▶ _PASSAGE PROVIDED_
-- START --

8  Data Modeling Essentials

Learning Objectives

  • Understand basics of relational data models aka tidy data
  • Learn how to design and create effective data tables

8.0.1 Introduction

Note

Slides for this lesson available here.

In this lesson we are going to learn what relational data models are, and how they can be used to manage and analyze data efficiently. Relational data models are what relational databases use to organize tables. However, you don’t have to be using a relational database (like mySQL, MariaDB, Oracle, or Microsoft Access) to enjoy the benefits of using a relational data model. Additionally, your data don’t have to be large or complex for you to benefit. Here are a few of the benefits of using a relational data model:

  • Powerful search and filtering
  • Handle large, complex data sets
  • Enforce data integrity
  • Decrease errors from redundant updates

Simple guidelines for data management

A great paper called ‘Some Simple Guidelines for Effective Data Management’ (Borer et al. 2009) lays out exactly that - guidelines that make your data management, and your reproducible research, more effective.

  • Use a scripted program (like R!)

A scripted program helps to make sure your work is reproducible. Typically, point-and-click actions, such as clicking on a cell in a spreadsheet program and modifying the value, are not reproducible or easily explained. Programming allows you to both reproduce what you did, and explain it if you use a tool like Rmarkdown.

  • Non-proprietary file formats are preferred (eg: csv, txt)

Using a file that can be opened using free and open software greatly increases the longevity and accessibility of your data, since your data do not rely on having any particular software license to open the data file.

  • Keep a raw version of data

In conjunction with using a scripted language, keeping a raw version of your data is definitely a requirement to generate a reproducible workflow. When you keep your raw data, your scripts can read from that raw data and create as many derived data products as you need, and you will always be able to re-run your scripts and know that you will get the same output.

  • Use descriptive file and variable names (without spaces!)

When you use a scripted language, you will be using file and variable names as arguments to various functions. Programming languages are quite sensitive with what they are able to interpret as values, and they are particularly sensitive to spaces. So, if you are building reproducible workflows around scripting, or plan to in the future, saving your files without spaces or special characters will help you read those files and variables more easily. Additionally, making file and variables descriptive will help your future self and others more quickly understand what type of data they contain.

-- END --

▶ _EXERCISE GOAL_
Carry on the data modeling lesson from its final sentence, writing the next part in the same style.

▶ _RECORDS_

-- START --

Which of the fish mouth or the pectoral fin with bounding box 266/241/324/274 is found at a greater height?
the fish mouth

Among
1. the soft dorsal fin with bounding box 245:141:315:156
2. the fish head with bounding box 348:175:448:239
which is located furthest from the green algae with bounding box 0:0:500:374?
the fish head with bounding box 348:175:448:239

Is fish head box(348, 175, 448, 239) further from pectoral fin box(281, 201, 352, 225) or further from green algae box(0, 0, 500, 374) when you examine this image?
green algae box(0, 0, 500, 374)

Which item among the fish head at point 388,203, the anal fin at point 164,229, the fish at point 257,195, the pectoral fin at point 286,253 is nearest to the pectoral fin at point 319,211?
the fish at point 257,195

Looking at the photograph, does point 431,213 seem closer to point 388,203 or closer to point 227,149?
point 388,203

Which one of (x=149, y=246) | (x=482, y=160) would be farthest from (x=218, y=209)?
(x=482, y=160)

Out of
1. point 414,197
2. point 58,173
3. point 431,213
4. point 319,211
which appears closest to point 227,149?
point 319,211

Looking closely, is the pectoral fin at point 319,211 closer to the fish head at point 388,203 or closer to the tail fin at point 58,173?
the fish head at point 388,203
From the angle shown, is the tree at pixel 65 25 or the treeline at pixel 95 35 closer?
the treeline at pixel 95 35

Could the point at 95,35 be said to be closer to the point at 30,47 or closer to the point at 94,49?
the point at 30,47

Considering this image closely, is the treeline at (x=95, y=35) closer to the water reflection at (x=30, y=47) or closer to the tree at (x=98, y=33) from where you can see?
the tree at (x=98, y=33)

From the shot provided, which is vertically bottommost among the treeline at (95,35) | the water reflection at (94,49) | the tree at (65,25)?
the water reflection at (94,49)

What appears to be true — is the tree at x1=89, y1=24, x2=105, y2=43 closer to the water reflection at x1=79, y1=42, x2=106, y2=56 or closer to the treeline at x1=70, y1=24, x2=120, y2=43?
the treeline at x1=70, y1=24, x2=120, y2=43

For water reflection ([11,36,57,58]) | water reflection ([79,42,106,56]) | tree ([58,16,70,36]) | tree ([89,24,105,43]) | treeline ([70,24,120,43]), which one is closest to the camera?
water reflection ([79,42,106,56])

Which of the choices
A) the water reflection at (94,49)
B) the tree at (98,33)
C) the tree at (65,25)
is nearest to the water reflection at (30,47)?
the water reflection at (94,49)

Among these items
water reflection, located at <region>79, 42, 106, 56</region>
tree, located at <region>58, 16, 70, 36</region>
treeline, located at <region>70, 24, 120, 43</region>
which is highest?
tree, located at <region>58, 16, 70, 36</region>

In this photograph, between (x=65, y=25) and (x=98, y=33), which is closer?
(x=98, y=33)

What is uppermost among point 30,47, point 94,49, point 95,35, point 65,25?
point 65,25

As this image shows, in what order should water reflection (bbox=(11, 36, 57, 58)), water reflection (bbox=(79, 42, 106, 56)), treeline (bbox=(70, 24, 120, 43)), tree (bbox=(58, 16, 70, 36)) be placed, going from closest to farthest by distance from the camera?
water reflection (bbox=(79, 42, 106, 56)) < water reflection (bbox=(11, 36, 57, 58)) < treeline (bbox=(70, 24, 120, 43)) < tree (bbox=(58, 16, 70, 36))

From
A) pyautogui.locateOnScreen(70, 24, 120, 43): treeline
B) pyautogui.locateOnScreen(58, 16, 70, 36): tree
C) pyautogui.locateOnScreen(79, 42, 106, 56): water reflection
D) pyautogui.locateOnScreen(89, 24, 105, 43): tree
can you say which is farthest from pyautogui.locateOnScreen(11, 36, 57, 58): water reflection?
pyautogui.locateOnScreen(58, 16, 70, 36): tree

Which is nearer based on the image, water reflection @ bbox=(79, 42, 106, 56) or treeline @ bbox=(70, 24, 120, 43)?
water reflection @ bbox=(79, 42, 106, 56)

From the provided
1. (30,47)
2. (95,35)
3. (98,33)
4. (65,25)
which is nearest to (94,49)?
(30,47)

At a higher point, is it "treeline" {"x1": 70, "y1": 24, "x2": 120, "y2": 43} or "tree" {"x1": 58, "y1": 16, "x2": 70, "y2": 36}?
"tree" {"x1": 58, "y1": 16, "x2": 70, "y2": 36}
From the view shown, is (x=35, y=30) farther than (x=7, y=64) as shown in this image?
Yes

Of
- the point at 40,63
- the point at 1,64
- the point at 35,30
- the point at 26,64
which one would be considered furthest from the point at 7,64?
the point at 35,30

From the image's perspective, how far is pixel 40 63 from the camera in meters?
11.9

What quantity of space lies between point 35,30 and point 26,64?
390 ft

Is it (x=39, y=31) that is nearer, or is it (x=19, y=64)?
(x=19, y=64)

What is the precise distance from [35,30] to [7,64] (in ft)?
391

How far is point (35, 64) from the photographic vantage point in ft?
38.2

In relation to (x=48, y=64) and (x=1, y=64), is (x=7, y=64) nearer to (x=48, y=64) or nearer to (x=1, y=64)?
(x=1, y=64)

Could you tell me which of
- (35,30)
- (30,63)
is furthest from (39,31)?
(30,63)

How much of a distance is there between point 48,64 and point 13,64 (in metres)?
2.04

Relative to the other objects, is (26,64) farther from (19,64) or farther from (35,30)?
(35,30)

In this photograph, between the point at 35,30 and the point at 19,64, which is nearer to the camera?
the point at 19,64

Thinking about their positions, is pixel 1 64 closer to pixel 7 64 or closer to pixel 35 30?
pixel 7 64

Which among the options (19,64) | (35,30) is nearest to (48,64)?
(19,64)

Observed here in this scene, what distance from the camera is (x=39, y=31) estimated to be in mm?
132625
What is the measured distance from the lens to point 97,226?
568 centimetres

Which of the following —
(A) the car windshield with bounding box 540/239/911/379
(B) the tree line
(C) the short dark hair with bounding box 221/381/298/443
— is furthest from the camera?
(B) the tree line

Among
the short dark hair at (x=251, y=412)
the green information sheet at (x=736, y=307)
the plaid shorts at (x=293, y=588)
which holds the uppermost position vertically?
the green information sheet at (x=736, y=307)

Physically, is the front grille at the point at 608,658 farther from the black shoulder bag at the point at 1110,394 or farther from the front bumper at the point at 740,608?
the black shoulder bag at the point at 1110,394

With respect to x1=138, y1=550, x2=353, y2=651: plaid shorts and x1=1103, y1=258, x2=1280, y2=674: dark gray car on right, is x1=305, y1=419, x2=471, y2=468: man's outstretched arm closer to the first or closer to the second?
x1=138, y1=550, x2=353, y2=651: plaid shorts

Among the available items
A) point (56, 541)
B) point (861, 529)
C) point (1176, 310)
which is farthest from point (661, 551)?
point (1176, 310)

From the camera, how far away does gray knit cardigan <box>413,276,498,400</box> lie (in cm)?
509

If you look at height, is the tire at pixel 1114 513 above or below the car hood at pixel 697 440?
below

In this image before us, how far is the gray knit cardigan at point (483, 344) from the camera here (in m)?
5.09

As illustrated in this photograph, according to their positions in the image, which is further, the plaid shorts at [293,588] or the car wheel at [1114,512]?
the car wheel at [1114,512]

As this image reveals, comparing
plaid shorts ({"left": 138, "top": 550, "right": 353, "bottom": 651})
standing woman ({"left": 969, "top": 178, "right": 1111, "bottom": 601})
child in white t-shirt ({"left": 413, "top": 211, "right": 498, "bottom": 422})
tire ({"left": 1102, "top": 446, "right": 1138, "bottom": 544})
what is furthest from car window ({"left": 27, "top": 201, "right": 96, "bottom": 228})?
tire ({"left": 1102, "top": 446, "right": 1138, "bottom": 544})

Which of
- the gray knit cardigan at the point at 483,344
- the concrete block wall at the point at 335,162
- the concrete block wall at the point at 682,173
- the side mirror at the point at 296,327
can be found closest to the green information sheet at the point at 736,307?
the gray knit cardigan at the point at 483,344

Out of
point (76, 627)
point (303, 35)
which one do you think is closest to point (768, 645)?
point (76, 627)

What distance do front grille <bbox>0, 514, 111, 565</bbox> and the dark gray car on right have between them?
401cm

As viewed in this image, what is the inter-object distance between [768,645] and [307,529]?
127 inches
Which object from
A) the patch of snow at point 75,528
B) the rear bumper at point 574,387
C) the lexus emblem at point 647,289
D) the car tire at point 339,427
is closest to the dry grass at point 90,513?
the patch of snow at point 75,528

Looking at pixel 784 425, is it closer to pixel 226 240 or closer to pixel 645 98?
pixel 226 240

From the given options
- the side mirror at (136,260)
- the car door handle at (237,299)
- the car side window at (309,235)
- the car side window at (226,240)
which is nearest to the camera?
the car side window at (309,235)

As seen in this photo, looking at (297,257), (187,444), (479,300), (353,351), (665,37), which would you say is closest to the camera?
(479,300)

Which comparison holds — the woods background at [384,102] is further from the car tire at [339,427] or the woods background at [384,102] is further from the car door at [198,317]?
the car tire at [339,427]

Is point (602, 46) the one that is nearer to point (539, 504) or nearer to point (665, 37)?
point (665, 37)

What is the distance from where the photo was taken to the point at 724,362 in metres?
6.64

-- END --

▶ _RESULT BELOW_
  • Include a header line in your tabular data files

Using a single header line of column names as the first row of your data table is the most common and easiest way to achieve consistency among files.

  • Use plain ASCII text

ASCII (sometimes just called plain text) is a very commonly used standard for character encoding, and is far more likely to persist very far into the future than proprietary binary formats such as Excel.

The next three are a little more complex, but all are characteristics of the relational data model:

  • Design tables to add rows, not columns
  • Each column should contain only one type of information
  • Record a single piece of data only once; separate information collected at different scales into different tables.

File and folder organization

Before moving on to discuss the last 3 rules, here is an example of how you might organize the files themselves following the simple rules above. Note that we have all open formats, plain text formats for data, sortable file names without special characters, scripts, and a special folder for raw files.

8.0.2 Recognizing untidy data

Before we learn how to create a relational data model, let’s look at how to recognize data that does not conform to the model.

Data Organization

This is a screenshot of an actual dataset that came across NCEAS. We have all seen spreadsheets that look like this - and it is fairly obvious that whatever this is, it isn’t very tidy. Let’s dive deeper in to exactly why we wouldn’t consider it tidy.

Multiple tables

Your human brain can see from the way this sheet is laid out that it has three tables within it. Although it is easy for us to see and interpret this, it is extremely difficult to get a computer to see it this way, which will create headaches down the road should you try to read in this information to R or another programming language.

Inconsistent observations

Rows correspond to observations. If you look across a single row, and you notice that there are clearly multiple observations in one row, the data are likely not tidy.

Inconsistent variables

Columns correspond to variables. If you look down a column, and see that multiple variables exist in the table, the data are not tidy. A good test for this can be to see if you think the column consists of only one unit type.

Marginal sums and statistics

Marginal sums and statistics also are not considered tidy, and they are not the same type of observation as the other rows. Instead, they are a combination of observations.

8.0.3 Good enough data modeling

Denormalized data

When data are “denormalized” it means that observations about different entities are combined.

In the above example, each row has measurements about both the community in which observations occurred, as well as observations of two individuals surveyed in that community. This is not normalized data.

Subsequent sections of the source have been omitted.